TASK DETAILS: Copy the data from the line containing "Regarding this scene, for" through the line containing "424 centimetres", inclusive, replacing "fence post" with "fence pole" and changing nothing else.
--- START OF DATA LINES ---
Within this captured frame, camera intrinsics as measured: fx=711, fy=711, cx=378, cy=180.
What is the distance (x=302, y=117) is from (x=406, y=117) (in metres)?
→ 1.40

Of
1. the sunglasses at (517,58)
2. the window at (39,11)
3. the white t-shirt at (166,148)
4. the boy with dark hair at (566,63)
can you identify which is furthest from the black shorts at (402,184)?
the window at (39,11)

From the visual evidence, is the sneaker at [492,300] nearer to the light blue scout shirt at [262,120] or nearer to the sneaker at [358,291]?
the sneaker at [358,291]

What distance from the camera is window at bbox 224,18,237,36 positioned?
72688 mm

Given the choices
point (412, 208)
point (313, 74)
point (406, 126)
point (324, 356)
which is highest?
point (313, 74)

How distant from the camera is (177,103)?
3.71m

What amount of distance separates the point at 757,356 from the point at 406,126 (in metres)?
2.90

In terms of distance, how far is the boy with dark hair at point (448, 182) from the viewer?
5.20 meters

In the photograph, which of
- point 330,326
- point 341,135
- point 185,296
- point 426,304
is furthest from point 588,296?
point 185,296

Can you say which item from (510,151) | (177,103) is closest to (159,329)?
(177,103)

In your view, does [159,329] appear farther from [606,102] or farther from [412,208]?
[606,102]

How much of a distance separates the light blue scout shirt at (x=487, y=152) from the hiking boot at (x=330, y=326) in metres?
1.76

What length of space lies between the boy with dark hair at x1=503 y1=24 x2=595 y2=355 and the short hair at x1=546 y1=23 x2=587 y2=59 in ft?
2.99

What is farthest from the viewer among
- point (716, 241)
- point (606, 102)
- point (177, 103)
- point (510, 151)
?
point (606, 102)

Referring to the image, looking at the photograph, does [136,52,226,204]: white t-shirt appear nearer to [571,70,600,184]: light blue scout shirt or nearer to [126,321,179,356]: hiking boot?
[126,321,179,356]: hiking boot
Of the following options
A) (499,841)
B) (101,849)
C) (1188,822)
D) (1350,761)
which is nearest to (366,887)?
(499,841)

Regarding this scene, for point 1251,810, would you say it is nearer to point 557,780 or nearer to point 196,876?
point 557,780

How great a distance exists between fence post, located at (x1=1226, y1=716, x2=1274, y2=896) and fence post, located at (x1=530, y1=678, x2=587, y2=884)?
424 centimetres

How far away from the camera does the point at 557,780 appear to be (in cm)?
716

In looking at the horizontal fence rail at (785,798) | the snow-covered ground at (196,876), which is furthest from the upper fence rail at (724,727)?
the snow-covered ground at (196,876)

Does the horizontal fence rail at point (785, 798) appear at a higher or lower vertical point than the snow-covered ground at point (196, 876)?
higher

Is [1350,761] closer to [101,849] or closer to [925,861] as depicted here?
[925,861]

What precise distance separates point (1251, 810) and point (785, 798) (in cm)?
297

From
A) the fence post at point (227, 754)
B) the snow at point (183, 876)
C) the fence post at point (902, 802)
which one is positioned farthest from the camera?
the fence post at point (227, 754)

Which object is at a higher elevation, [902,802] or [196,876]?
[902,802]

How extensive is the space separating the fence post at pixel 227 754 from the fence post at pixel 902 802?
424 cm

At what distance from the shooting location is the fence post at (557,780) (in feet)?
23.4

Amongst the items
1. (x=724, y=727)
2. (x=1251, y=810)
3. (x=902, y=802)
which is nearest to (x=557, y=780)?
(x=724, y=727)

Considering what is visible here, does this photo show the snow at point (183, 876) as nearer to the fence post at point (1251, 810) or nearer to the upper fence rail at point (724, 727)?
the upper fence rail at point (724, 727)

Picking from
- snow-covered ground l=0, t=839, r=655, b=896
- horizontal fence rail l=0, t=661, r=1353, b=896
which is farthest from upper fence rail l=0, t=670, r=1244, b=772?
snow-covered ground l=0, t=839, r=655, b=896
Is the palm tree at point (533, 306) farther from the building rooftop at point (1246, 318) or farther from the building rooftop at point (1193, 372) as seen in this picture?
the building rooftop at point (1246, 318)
--- END OF DATA LINES ---
--- START OF DATA LINES ---
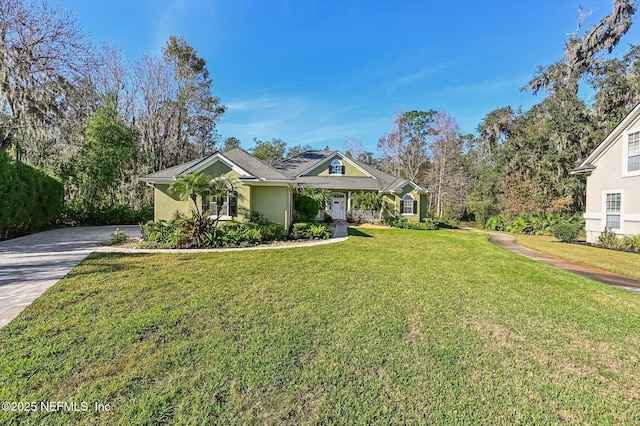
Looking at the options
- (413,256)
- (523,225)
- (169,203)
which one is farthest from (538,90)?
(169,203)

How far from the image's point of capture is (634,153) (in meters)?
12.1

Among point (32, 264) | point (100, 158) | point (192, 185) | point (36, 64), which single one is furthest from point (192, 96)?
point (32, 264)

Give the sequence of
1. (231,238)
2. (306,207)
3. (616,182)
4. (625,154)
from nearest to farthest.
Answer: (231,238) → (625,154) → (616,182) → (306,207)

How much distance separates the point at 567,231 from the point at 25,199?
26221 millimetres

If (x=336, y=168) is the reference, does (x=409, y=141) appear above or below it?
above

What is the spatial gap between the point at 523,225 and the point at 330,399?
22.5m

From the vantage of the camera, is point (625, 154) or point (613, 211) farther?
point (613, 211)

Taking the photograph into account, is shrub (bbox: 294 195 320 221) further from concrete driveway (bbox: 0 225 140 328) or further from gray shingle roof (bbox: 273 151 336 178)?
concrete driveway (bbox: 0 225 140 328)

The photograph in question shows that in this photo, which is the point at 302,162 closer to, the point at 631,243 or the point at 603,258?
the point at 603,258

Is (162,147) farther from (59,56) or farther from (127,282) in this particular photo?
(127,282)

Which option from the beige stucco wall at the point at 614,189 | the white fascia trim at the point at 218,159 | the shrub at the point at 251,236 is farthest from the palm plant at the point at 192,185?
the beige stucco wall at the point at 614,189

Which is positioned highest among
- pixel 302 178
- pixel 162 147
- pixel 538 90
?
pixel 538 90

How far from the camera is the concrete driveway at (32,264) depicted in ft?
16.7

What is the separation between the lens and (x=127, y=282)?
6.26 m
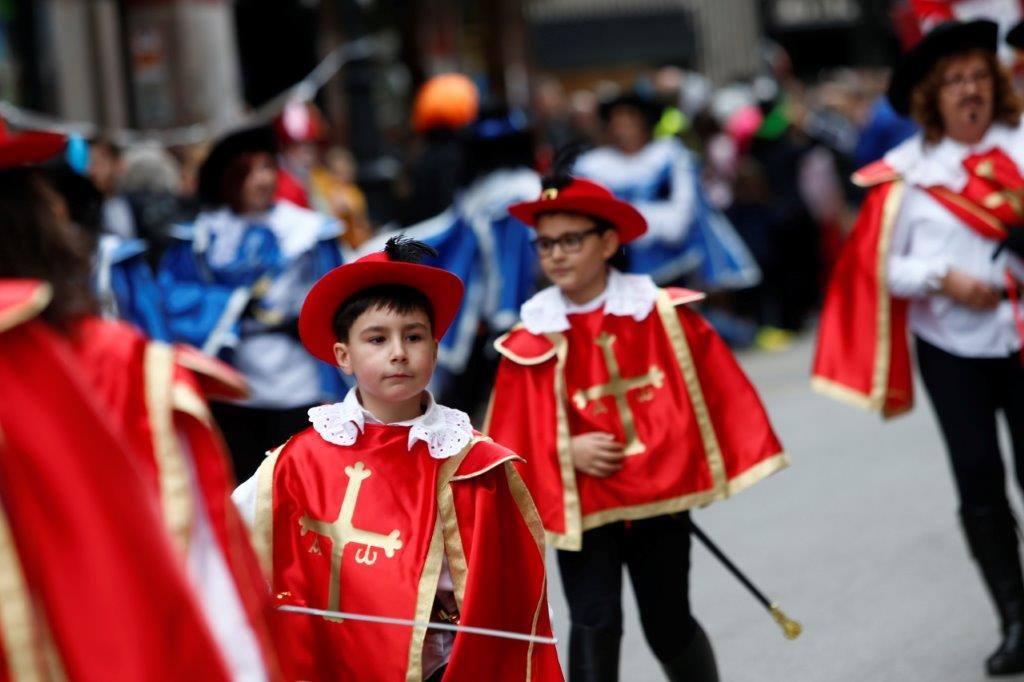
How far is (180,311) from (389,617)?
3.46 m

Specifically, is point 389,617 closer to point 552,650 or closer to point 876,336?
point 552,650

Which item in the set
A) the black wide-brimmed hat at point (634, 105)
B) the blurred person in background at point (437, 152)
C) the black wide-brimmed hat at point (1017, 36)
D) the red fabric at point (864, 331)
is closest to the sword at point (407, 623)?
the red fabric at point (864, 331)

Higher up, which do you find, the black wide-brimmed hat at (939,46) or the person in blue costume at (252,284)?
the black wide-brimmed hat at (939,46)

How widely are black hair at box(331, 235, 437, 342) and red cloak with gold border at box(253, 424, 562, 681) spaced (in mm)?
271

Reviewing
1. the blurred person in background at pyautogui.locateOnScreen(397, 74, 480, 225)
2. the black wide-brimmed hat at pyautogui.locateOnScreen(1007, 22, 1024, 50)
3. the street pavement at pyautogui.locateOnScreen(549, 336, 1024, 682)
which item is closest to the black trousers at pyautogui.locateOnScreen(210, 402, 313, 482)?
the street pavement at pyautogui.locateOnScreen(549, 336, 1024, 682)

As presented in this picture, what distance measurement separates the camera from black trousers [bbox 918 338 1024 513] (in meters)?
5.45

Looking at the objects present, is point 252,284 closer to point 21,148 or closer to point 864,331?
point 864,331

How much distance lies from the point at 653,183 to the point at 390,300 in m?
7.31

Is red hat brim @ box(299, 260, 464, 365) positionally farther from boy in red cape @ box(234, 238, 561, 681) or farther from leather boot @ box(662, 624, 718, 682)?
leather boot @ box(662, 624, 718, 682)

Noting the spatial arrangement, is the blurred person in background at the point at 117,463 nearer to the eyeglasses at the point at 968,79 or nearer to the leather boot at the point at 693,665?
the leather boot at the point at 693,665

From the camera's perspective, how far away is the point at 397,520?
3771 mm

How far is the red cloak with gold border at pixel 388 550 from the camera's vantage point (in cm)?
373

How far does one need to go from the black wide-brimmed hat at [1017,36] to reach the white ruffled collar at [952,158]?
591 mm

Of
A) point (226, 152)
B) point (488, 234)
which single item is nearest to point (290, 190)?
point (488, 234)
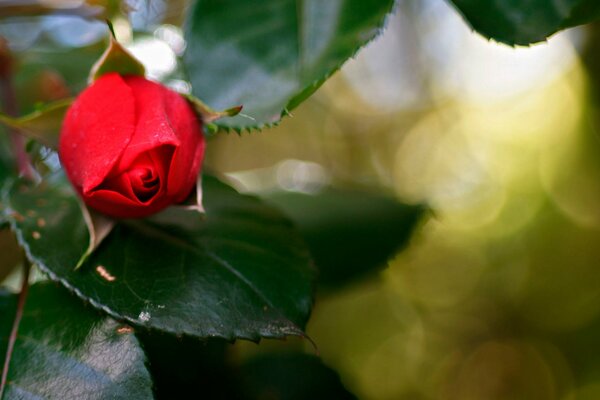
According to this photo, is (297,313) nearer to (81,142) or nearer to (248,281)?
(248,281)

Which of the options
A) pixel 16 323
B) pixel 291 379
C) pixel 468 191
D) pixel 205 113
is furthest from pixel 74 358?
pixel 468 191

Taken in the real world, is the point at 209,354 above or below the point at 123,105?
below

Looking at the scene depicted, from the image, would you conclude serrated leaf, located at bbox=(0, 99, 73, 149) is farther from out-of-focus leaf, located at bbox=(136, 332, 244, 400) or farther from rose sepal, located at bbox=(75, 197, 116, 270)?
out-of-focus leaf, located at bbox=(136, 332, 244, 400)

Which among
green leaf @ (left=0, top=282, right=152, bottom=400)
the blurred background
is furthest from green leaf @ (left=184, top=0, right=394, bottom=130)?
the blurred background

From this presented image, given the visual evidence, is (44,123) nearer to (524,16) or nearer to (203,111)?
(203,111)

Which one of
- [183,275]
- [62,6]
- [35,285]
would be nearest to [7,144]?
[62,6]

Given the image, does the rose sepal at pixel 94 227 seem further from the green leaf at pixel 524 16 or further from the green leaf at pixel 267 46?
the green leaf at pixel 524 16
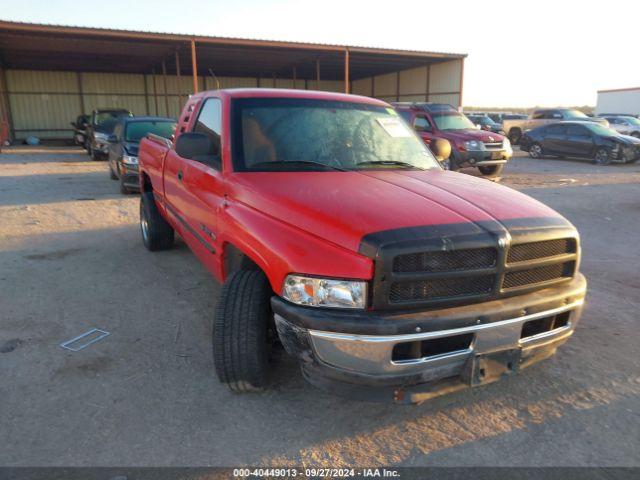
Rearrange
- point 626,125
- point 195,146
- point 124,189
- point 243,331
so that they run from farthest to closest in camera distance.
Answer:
--- END OF DATA LINES ---
EXERCISE ANSWER:
Regarding this scene, for point 1251,810, would you say it is nearer to point 557,780 or nearer to point 196,876?
point 557,780

How great a distance exists between fence pole, located at (x1=1226, y1=716, x2=1274, y2=896) and fence pole, located at (x1=530, y1=678, x2=587, y2=884)?
424 centimetres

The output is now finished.